ARDL eş bütünleşme yaklaşımıyla analizlerden genç işsizliğinin YÖH ve BSO ile negatif; GSİIH ve EV ile pozitif ilişkili olduğu görülmüştür. Uzun dönem katsayılarından genç işsizlik üzerinde en yüksek etkiye sahip değişken GSYİH olup bu değişkeni sırasıyla BSO, YÖH ve EV takip etmiştir.

Ni vd. (2021), Malezya’da kentleşme, enflasyon, GSYİH ve doğrudan yabancı yatırım arasındaki genç işsizliğine yönelik ilişkiyi araştırmıştır. Çoklu doğrusal regresyon analizi sonucu genç işsizlik oranı üzerinde doğrudan yabancı yatırım ve GSYİH büyümesinin önemli faktörler olduğunu, kentleşme ve enflasyonun önemsiz olduğunu ortaya koymuştur. GSYİH büyümesinin artırılmasının Malezya’da işsizliği azaltmaya yardımcı olabileceği bulunmuştur.

Conteh (2021), 2001-2019 yılları Liberya için ekonomik büyüme ve işsizlik arasındaki bağıntıyı zaman serisi tekniklerini kullanarak incelemiştir. İşsizlik ile GSYİH arasındaki ilişkiyi incelemek için birim kök testi ve Otoregresif Dağılım Gecikmesi sınırları testi ve Dickey-Fuller Eşbütünleşme testi kullanılmıştır. Hem uzun hem de orta vadede, test sonuçları işsizlik ve ekonomik büyüme arasında anlamlı bir ilişki olmadığını göstermiştir.

(12)

Lozano ve Rentería (2021) çalışmasıyla uzun süreli işsizlik 2000-2018 yılları arasında 25 Avrupa ülkesinde araştırılmıştır. 2008 ekonomik durgunluğunun uzun süreli işsizliğin uzunluğu üzerindeki etkisinin ülkelere göre çok farklı olduğu ve bu etkinin özellikle İrlanda’da, Güney ve Doğu ülkelerinde büyük olduğu görülmüştür. Bazı ülkelerde, cesareti kırılmış işçi etkisi nedeniyle uzun süreli işsizlik ölçümünün düşük olarak tahmin edildiği gösterilmiştir.

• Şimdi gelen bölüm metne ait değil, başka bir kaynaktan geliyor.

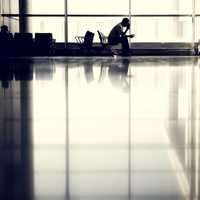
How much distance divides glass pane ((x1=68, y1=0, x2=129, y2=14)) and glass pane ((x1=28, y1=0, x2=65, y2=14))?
0.37 m

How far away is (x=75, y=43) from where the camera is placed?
22.2 m

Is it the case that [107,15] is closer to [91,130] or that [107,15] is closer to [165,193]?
[91,130]

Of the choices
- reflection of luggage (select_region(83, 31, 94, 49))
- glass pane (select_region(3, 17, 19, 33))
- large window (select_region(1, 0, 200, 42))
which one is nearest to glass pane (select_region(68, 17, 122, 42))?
large window (select_region(1, 0, 200, 42))

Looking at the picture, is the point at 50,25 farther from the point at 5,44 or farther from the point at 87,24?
the point at 5,44

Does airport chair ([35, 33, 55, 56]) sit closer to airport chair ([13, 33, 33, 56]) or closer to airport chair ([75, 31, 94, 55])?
airport chair ([13, 33, 33, 56])

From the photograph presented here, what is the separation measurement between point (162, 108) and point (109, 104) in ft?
1.60

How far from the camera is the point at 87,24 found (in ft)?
75.5

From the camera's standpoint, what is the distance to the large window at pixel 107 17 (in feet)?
73.9

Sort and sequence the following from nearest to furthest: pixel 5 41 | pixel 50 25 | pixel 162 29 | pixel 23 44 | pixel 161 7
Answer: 1. pixel 5 41
2. pixel 23 44
3. pixel 50 25
4. pixel 162 29
5. pixel 161 7

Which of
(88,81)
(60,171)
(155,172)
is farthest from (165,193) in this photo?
(88,81)

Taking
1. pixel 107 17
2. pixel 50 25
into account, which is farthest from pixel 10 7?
pixel 107 17

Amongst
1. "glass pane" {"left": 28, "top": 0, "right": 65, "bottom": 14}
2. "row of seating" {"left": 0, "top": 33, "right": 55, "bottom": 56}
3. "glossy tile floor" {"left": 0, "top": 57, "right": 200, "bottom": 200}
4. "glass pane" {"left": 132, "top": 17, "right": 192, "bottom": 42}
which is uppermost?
"glass pane" {"left": 28, "top": 0, "right": 65, "bottom": 14}

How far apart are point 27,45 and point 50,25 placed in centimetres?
370

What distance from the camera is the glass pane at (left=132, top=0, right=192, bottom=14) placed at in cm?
2322
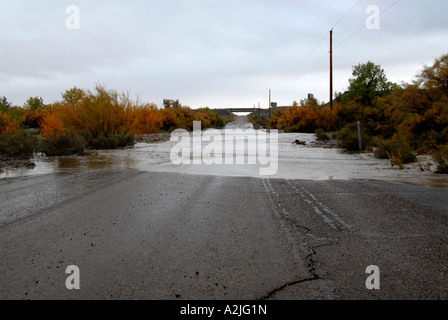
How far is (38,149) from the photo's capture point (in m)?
18.7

Selmonaj ve Morina (2021), Batı Balkan ülkeleri ile seçilmiş AB ülkelerini analiz ederek/karşılaştırarak işsizliğin suç oranı üzerindeki etkisini araştırmışlardır. İşsizlik suç oranı üzerinde pozitif etki göstermiş ve işsizliğin artması ile suç oranında 1 birim (%) artış görülmüştür.

Bu sonuç, artan işsizlikle birlikte suç oranının da artacağını belirten ekonomik teori ile örtüşmüştür.

2. YÖNTEM

Çalışmanın yöntemi olarak çok boyutlu ölçekleme analizi kullanılacağına karar verilmiştir.

Çalışmada değişkenler nicel yapıda olduğu için metrik ÇBÖ analizi geçerli olmuştur. Analizde en yaygın kullanılan uzaklık ölçülerinden Euclidean uzaklık ölçüsü uygulanmıştır. Boyut sayısını belirlemede Kruskal’in stress ölçümü, Young’ın formül 1 S-stress ölçümü ve R kare korelasyon 2 göstergesi kullanılmıştır.

ÇBÖ analizi nesnelerin (veya değişkenlerin), ikili kıyaslamalarının yapılarak nesneler (veya değişkenler) arasındaki benzerlik veya benzemezliklerine (birbirlerine olan uzaklıklarına) göre iki veya daha fazla boyutlu uzayda konumlandırılması konusunu kapsamaktadır. ÇBÖ analizi farklı bilim dallarında algısal haritalama, en küçük uzay analizi veya çok boyutlu benzerlik yapı analizi gibi farklı isimlendirmeler çerçevesinde kullanılmaktadır.

ÇBÖ, araştırmacının bir dizi nesnenin (veya değişkenin) algılanan göreli görüntüsünün belirlemesini sağlayan (verilerin görsel olarak keşfedilmesini sağlayan) işlemler sürecidir. Spesifik olarak, ÇBÖ, verilerin neyi gösterdiğini kolayca görebilmemiz ve anlayabilmemiz için verilerin yapısını boyutsal bir biçimde tasvir eden istatistiksel yöntem veya model ailesini temsil etmektedir.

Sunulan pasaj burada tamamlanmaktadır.